We learned some time ago that there is a 64KB no-man's land near the 2GB boundary to accommodate a quirk of the Alpha AXP processor architecture. But that's not the only reason why it's there.

The no-man's land near the 2GB boundary is useful even on x86 processors because it simplifies parameter validation at the boundary between user mode and kernel mode by taking out a special case. If the 64KB zone did not exist, then somebody could pass a buffer that straddles the 2GB boundary, and the kernel mode validation layer would have to detect that unusual condition and reject the buffer.

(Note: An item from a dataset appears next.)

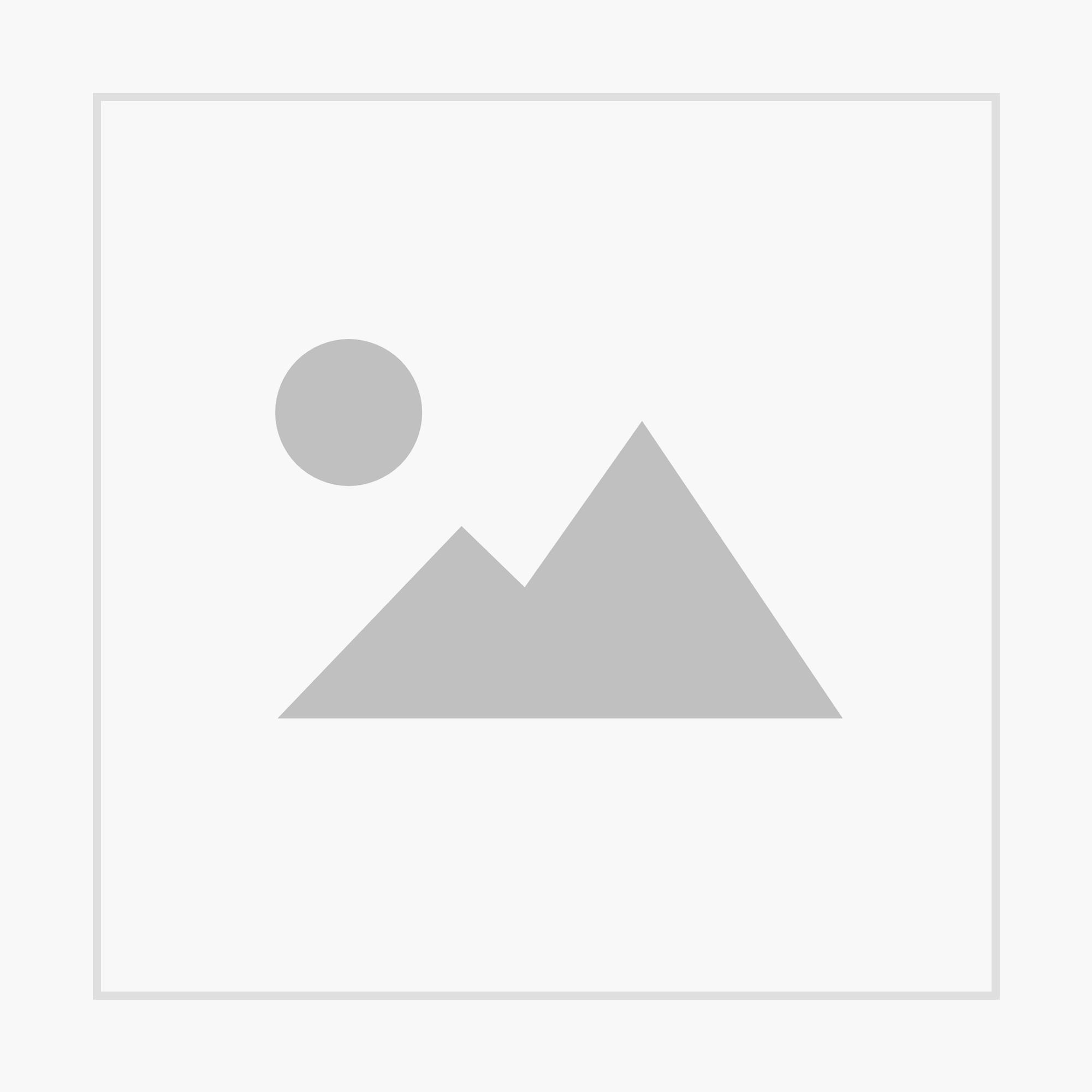 Land & Berge 5/2017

By having a guaranteed invalid region, the kernel mode buffer validation code can simply validate that the starting address is below the 2GB boundary, then walk through the buffer checking each page. If somebody tries to straddle the boundary, the validation code will hit the permanently-invalid region and fail.

Yes, this sounds like a micro-optimization, but I suspect this was not so much for optimization purposes as it was to remove weird boundary conditions, because weird boundary conditions are where the bugs tend to be.

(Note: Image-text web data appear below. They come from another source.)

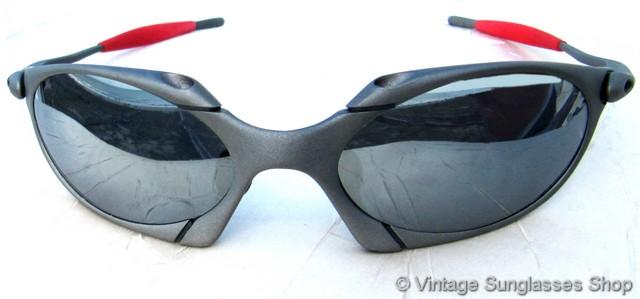 6e2dac37d0 Oakley Romeo Michael Jordan Black Iridium Sunglasses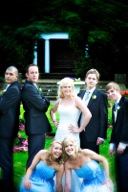 Wedding-Photography-20-0-20-Photos-44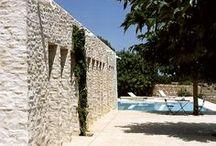 Alberto Lievore holiday home in Mallorca
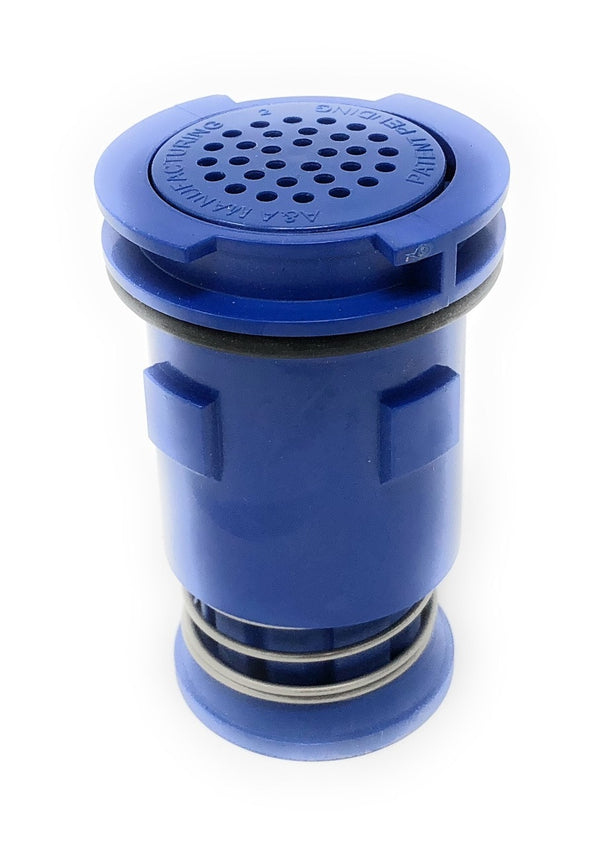 A&A Gamma Series 4 Venturi Pop Up Head (Dark Blue) - ePoolSupply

(Obviously, the no-man's land moves if you set the /3GB switch.)

Comments (29)
  1. Henke37 says:

    Some time indeed.

  2. Joshua says:

    I suppose it's possible to map it with a device driver but if somebody pulls that they get what they deserve.

    (Device drivers can access memory above the licensed memory limit so this is trivial in comparison.)

  3. smf says:

    "If the 64KB zone did not exist, then somebody could pass a buffer that straddles the 2GB boundary, and the kernel mode validation layer would have to detect that unusual condition and reject the buffer."

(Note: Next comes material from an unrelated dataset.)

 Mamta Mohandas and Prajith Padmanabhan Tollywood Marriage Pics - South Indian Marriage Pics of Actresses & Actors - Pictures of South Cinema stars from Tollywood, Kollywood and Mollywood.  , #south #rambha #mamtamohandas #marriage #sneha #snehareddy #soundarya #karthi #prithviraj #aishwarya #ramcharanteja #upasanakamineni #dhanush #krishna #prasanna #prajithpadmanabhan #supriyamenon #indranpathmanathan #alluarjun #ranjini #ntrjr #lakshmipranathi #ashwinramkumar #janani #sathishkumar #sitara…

    How does it help? If I pass a 128k buffer that starts at 127k below the 2gb boundary then it will still straddle the boundary.

    If you can't write that kind of validation and test it properly then you're probably not supposed to be writing operating systems.

    [If you have a no-man's land, then the straddled buffer will hit a no-access page, and validation will fail automatically. -Raymond]
  4. Mordachai says:

    @smf – right, the processor will catch the attempt.  No software need check this.

  5. Mike Dimmick says:

    @smf: The Windows kernel checks that every page of every buffer parameter passed to a system call is accessible before starting work on the request.

    "When a user-mode application calls the Nt or Zw version of a native system services routine, the routine always treats the parameters that it receives as values that come from a user-mode source that is not trusted. The routine thoroughly validates the parameter values before it uses the parameters. In particular, the routine probes any caller-supplied buffers to verify that the buffers are located in valid user-mode memory and are aligned properly."

    msdn.microsoft.com/…/ff565438(v=vs.85).aspx

    Drivers are supposed to call the Zw version of the routine if the data is already in kernel space and/or has been validated already, or the Nt version if the data originated from user-mode and needs to be validated.

  6. s says:

    @smf – since you need to do the page accessibility check anyway, getting the check for straddling the address space for free is nice though. You always get fewest bugs in the code you didn't need to write.

  7. smf says:

    "[If you have a no-man's land, then the straddled buffer will hit a no-access page, and validation will fail automatically. -Raymond]"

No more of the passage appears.